Have a great Birthday!


----------



## HalloweenZombie (Jul 22, 2007)

Happy happy Birthday!


----------



## turtle2778 (Jul 9, 2006)

Karen, I hope its your best one yet even with Ken there.


----------



## Ghostess (Aug 21, 2005)

Happy Birthday!!!!!!!!!!!!!!!!!!!!!!!!!!!!!!!!!!!


----------



## Wyatt Furr (Jun 5, 2006)

Happy Birthday to Youoooooooooo


----------



## Black Cat (Aug 20, 2005)

Thanks, enjoying an absolutely gorgeous day here.


----------



## Lilly (Jun 13, 2006)

Happy Bday BC..
Have a Great Day


----------



## Zombie-F (Apr 12, 2004)

Happy Birthday Karen! Did Vlad get you anything good for your birthday? Any Dryer lint.


----------



## pyro (Oct 7, 2006)

Happpy Birthday Black Cat

http://www.twistedsiblings.com


----------



## Hawks Hill Haunter (Apr 1, 2007)

Beautifully ghoulish Birthday wishes to you Black Cat!!!!! Enjoy your day, my dear!


----------



## perdidoman (Dec 2, 2007)

*Happy Birthday !!*


----------



## Ms.
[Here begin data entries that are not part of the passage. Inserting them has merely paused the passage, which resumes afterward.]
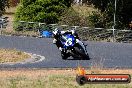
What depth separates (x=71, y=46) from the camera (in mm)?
21672

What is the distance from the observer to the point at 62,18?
124ft

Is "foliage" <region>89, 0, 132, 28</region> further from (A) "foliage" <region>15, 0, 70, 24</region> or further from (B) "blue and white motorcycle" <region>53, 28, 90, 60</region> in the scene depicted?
(B) "blue and white motorcycle" <region>53, 28, 90, 60</region>

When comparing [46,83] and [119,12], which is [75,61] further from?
[119,12]

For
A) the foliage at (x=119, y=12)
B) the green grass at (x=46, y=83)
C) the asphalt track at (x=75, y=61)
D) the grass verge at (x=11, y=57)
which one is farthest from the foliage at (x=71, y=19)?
the green grass at (x=46, y=83)

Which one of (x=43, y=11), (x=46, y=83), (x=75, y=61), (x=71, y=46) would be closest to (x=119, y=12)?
(x=43, y=11)

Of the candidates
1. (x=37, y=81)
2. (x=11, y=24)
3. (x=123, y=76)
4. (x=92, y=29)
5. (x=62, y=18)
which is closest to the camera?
(x=123, y=76)

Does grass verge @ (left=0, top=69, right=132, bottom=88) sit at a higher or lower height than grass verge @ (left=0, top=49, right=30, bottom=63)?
higher

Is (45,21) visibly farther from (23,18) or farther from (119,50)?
(119,50)

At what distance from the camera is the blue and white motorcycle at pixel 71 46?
2150 cm

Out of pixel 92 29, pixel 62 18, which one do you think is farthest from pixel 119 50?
pixel 62 18

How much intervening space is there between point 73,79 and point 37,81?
Answer: 1317mm

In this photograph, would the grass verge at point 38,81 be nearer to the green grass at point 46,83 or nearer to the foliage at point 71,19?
the green grass at point 46,83

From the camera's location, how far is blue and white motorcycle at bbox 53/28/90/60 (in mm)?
21500

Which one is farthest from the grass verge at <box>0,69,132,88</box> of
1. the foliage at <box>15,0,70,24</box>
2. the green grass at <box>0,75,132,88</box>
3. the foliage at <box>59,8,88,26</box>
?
the foliage at <box>15,0,70,24</box>
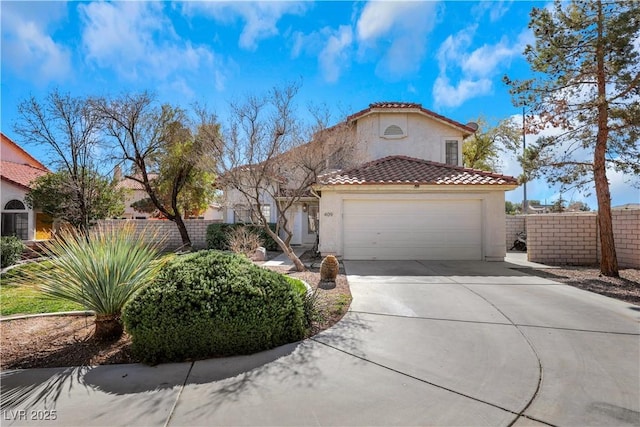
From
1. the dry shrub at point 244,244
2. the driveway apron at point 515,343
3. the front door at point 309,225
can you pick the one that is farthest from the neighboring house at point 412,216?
the front door at point 309,225

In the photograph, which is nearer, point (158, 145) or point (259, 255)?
point (259, 255)

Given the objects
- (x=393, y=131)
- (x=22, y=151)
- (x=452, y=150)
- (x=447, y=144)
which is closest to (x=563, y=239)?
(x=452, y=150)

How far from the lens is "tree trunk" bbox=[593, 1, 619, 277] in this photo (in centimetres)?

Wicked (Nov 14, 2006)

I hope you're having a wonderful day!!!!!!!

Happy Birthday my dear friend!


----------



## SpectreTTM (Aug 22, 2005)

Happy Birthday Black Cat 

Hope it was a good one.

Missed you guys at the Gathering Yesterday.


----------



## GothicCandle (Mar 26, 2007)

Happy birthday!


----------



## slightlymad (May 25, 2006)

Happy Happy Horror Day:biggrineton:


----------



## Haunted Bayou (Feb 16, 2007)

Have a fantastic, fun birthday, Black Cat!


----------



## Adam I (Jun 16, 2007)

Happy Birthday


----------



## Hauntiholik (May 17, 2006)

Happy Birthday Black Cat!


----------



## Death's Door (Mar 22, 2006)

Happy Belated Birthday Day Black Cat!!!!!!!!!


----------



## Sickie Ickie (Jun 20, 2006)

happy happy joy joy Karen!


----------



## The_Caretaker (Mar 6, 2007)

Happy birthday


----------



## Black Cat (Aug 20, 2005)

Thanks everyone for the Birthday Wishes. Had a great day and yes Vlad took me out to dinner. We ate so much we didn't have room for Birthday Cake.


----------



## dynoflyer (Oct 8, 2006)

Happy Birthday, Black Cat!


----------